* Start Data for the task *

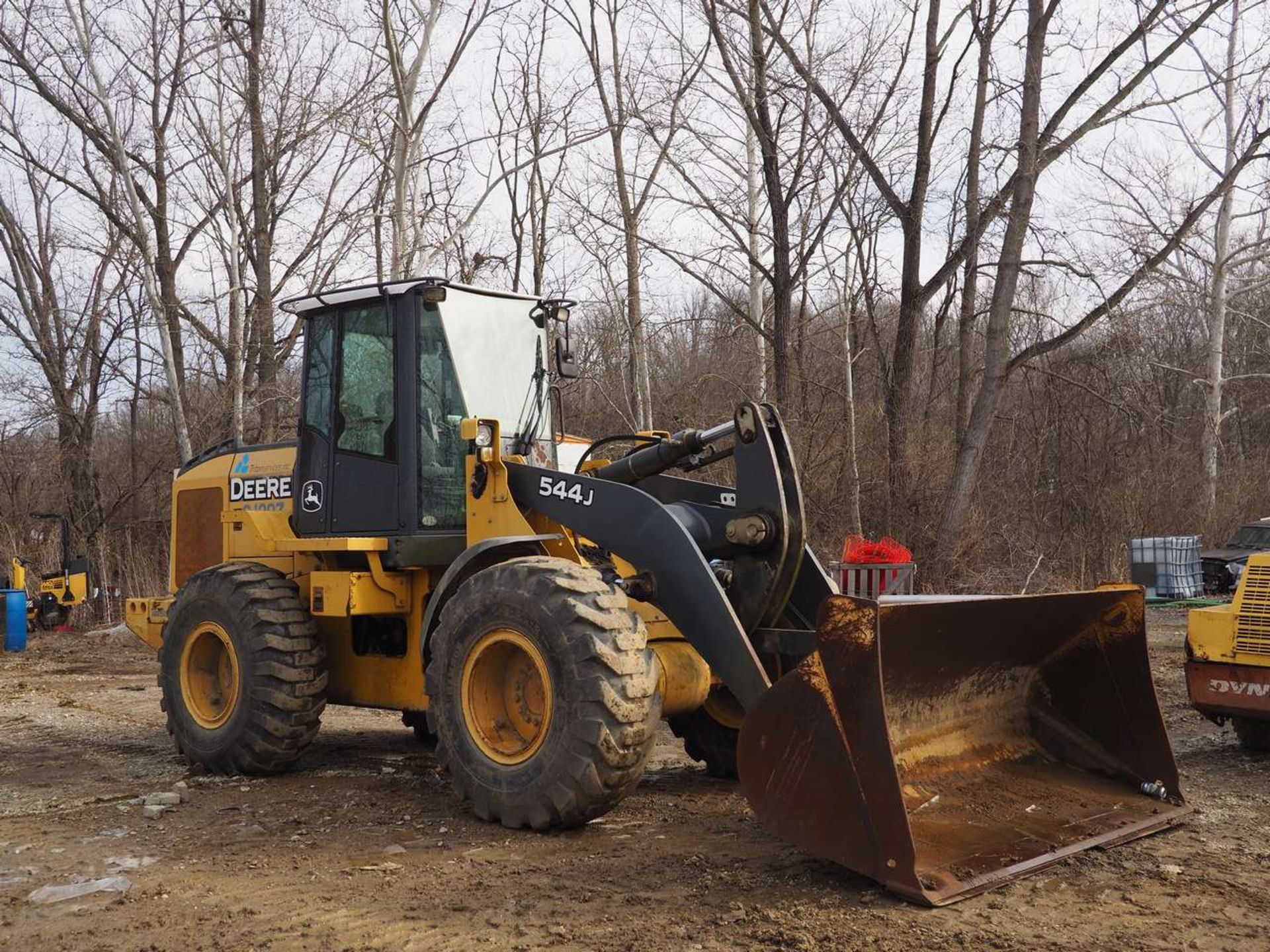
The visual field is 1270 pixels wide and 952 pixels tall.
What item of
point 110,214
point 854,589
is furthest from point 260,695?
point 110,214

* End Data for the task *

_What you should do_
Turn the lines in the rows above into a JSON list of strings, one string per line, skipping blank lines. Leave the pictures out.

_Expected answer_
[
  "The visual field is 1270 pixels wide and 952 pixels tall.",
  "What item of",
  "point 110,214",
  "point 854,589",
  "is furthest from point 260,695?",
  "point 110,214"
]